I am familiar with snapshots on zfs. There might be different meanings
in other contexts, idk ...

zfs is s COW filesystem, meaning "copy-on-write". Whenever you write to
an already existing block (piece of a file), a new block gets created
(copied and modified) and on closing the write (or on sync), the
(metadata-) pointer/directory entry changes to point to the new block.
This algorithm primarily implements transactions on the filesystem to
garantee, it has a consistent state at all times. but one side effect
is, that the old filesystem state still hangs around. And a snapshot
basically points to that outdated state of a filesystem and keeping a
shapshot means to prevent the reuse of those blocks until the snapshot
gets freed up again.

Does that help your understanding?



Explaining snapshots (for backup)

2022-11-15 Thread rhkramer
I'm not really clear on the concept of a snapshot (for backup) -- I've done a 
little googling but haven't found an explanation that "satisfies" me.

In this email I want to hyptothesize on what a snapshot might be in the hope 
that others can correct / amplify it when I go wrong.

Starting from a beginning, I suppose I could copy the entire contents of 
whatever I wanted to make a snapshot of (by any of a variety of tools -- dd, 
cp, ...) and call that a snapshot, although the more common name for it would 
be a "full backup".

Later, I could copy any files (as files) that have changed since the date I 
made 
the full backup and call that a snapshot.  (I might use find to identify the 
files that have changed, and then any of a variety of tools to actually copy 
them somewhere (and call that a shapshot).)

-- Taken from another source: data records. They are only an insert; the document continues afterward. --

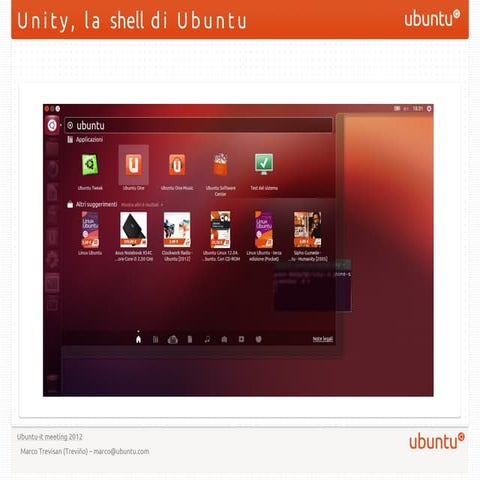 Unity: la shell di ubuntu
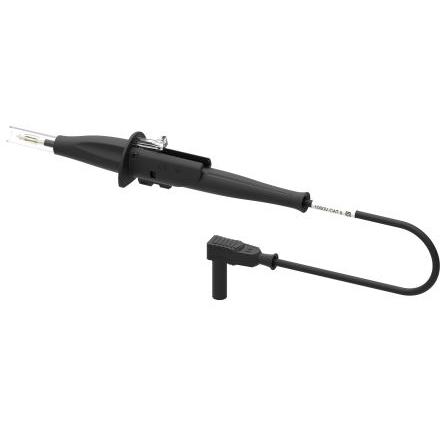 Zkušební sonda, 600V, Černá Úzké, Fixed Electro PJP 4 mm 10A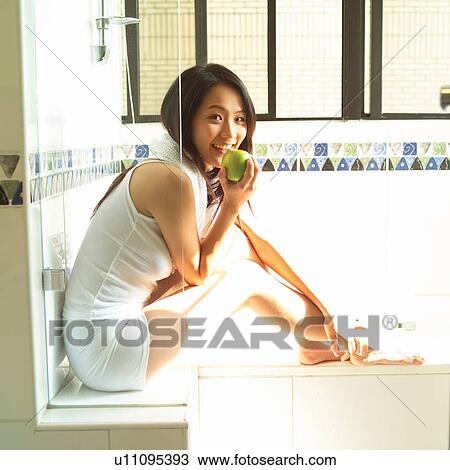 One Young Woman Only, Youth Culture, Happiness, Square, Fruit, Straight Hair View Large Photo Image Stock Image - One Young Woman Only, Youth Culture, Happiness, Square, Fruit, Straight Hair. Fotosearch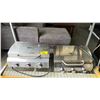Image 1 : TWO NXR STAINLESS STEEL GRILLS *WORKING CONDITION UNKNOWN/ MAY BE MISSING PARTS & OR PIECES*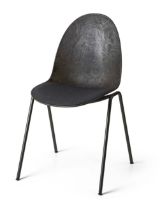 Billede af Mater Eternity Sidechair W Upholstery Seat SH: 46 cm - Re-Wool Grey 198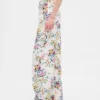 High Rise Floral Barrel-Jeans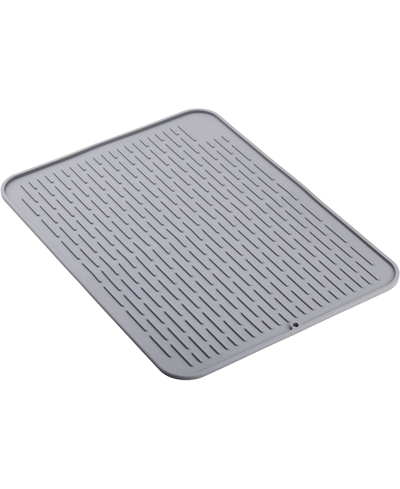 Cheer Collection Silicone Mat, Medium In Gray
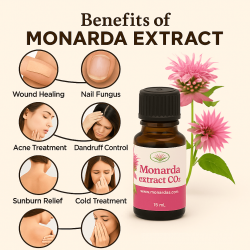 Siberian Monarda Oil – CO₂ Extract | Anti-Fungal, Anti-Acne | Organic & Powerful
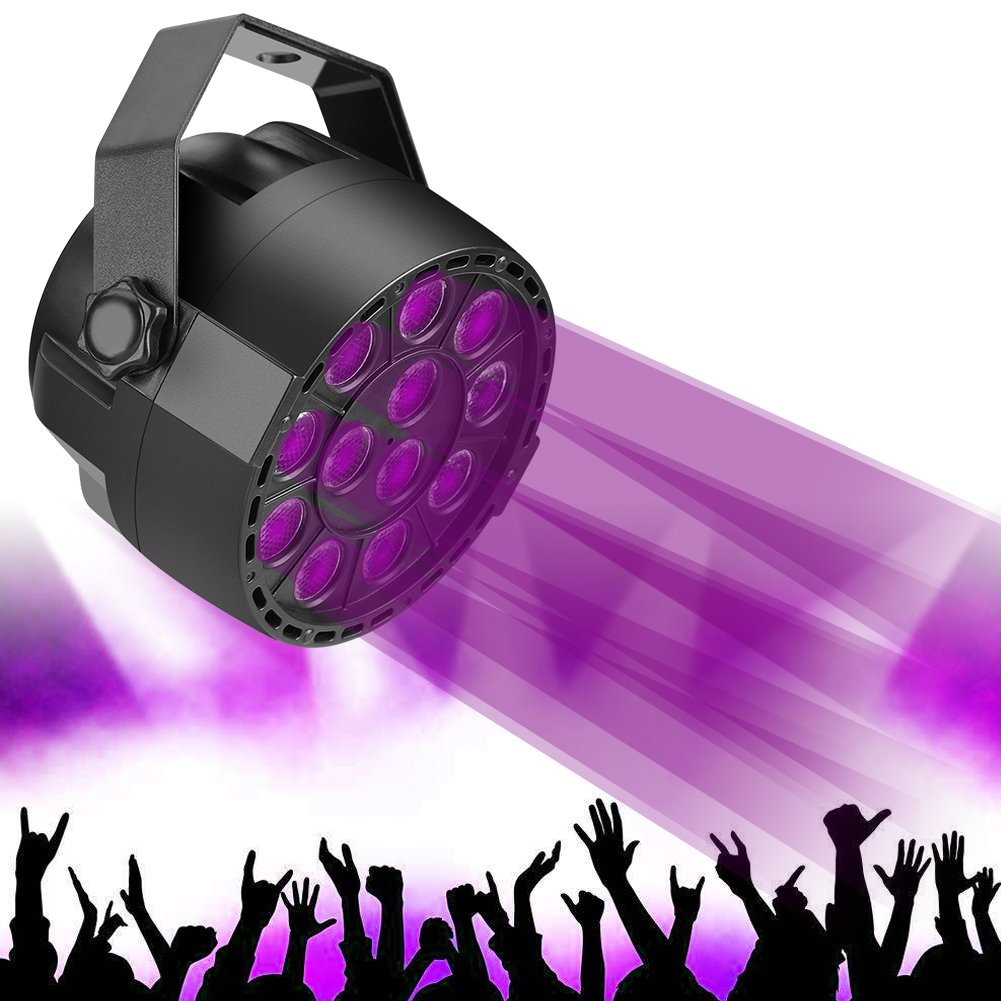12LED Disco Stage Light Bar - DJ Party Lighting for Home, Club, Pub, Birthday & Wedding Shows | Boquite Valentine's Day Carnival Lights (EU Plug) - Perfect for Nightclubs, Stage Performances & Home Dance Parties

I suppose it wouild be possible to do something like this at a block level, 
that is copying only blocks of a file which have changed.  (Not sure which 
commands might help me do that, but I don't think I'd really be interested in 
doing that.)

I also hear (i.e., read) statements from which I infer that some snapshots 
included only the metadata of the files (or blocks???), but I'm not sure of the 
value of either of those to me -- how can you reconstruct a possibly missing 
file (or block) from the metadata? 

Thanks!

-- 
rhk

If you reply: snip, snip, and snip again; leave attributions; avoid HTML; 
avoid top posting; and keep it "on list".  (Oxford comma included at no 
charge.)  If you change topics, change the Subject: line. 

Writing is often meant for others to read and understand (legal agreements 
excepted?) -- make it easier for your reader by various means, including 
liberal use of whitespace and minimal use of (obscure?) jargon, abbreviations, 
acronyms, and references.

If someone else has already responded to a question, decide whether any 
response you add will be helpful or not ...

A picture is worth a thousand words -- divide by 10 for each minute of video 
(or audio) or create a transcript and edit it to 10% of the original.